Recopiez le passage du texte sur le prix d’un livre de « Le plus simple » à « nord du Mont-Smic. », en remplaçant « bénéfice » par « profit ».

__Texte fourni__.
⁂

Toujours trop cher. Plus sérieusement, de quoi se compose le prix ? Une question qu’un jour chacun.e d’entre nous s’est certainement posé mais qui devient cruciale quand on commence à vouloir vivre de son travail. Le prix est particulièrement compliqué à définir pour les “marchandises” de l’esprit que sont les œuvres d’art, les livres ou la musique. Prenons le cas concret d’un livre puisque c’est ce qui nous intéresse ici.
Le plus simple en premier : combien coûte la fabrication d’un livre ? Le coût se compose des droits d’auteurs, des coûts de fabrication, de diffusion, de marketing et éventuellement d’éditeur ou de distributeur. La marge de manœuvre dans la définition du prix final ne peut souvent être ajustée que sur le revenu de l’auteur et le budget marketing. Plus un ouvrage se vend, plus cette marge peut être réduite en profitant de la dynamique propre de votre livre. Autrement dit, plus un livre se vend, plus il a tendance à se vendre davantage et donc, plus il est possible de réduire le prix tout en augmentant dans l’absolu le bénéfice. Pourquoi ? Parce que la valeur d’une heure investie est directement dépendante du volume d’ouvrages vendus et non de la valeur absolue du livre.
Escalader la face nord du Mont-Smic.

⁂

__Lignes présentées__.
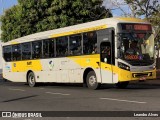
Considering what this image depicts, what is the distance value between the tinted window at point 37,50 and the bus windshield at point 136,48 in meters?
7.26

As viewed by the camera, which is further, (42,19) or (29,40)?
(42,19)

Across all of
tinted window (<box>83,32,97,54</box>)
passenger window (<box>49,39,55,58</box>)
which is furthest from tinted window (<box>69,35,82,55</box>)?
passenger window (<box>49,39,55,58</box>)

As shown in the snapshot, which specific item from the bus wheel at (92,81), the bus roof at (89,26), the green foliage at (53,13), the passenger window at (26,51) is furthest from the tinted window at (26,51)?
the green foliage at (53,13)

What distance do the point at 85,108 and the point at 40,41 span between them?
39.9 feet

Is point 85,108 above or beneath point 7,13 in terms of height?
beneath

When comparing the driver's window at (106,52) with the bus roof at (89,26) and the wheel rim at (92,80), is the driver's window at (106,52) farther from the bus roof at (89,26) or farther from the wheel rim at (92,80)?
the wheel rim at (92,80)

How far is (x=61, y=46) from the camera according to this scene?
76.2 feet

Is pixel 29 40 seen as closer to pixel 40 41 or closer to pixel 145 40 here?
pixel 40 41

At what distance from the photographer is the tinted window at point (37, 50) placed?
25.5m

⁂

__Corrigé__.
Le plus simple en premier : combien coûte la fabrication d’un livre ? Le coût se compose des droits d’auteurs, des coûts de fabrication, de diffusion, de marketing et éventuellement d’éditeur ou de distributeur. La marge de manœuvre dans la définition du prix final ne peut souvent être ajustée que sur le revenu de l’auteur et le budget marketing. Plus un ouvrage se vend, plus cette marge peut être réduite en profitant de la dynamique propre de votre livre. Autrement dit, plus un livre se vend, plus il a tendance à se vendre davantage et donc, plus il est possible de réduire le prix tout en augmentant dans l’absolu le profit. Pourquoi ? Parce que la valeur d’une heure investie est directement dépendante du volume d’ouvrages vendus et non de la valeur absolue du livre.
Escalader la face nord du Mont-Smic.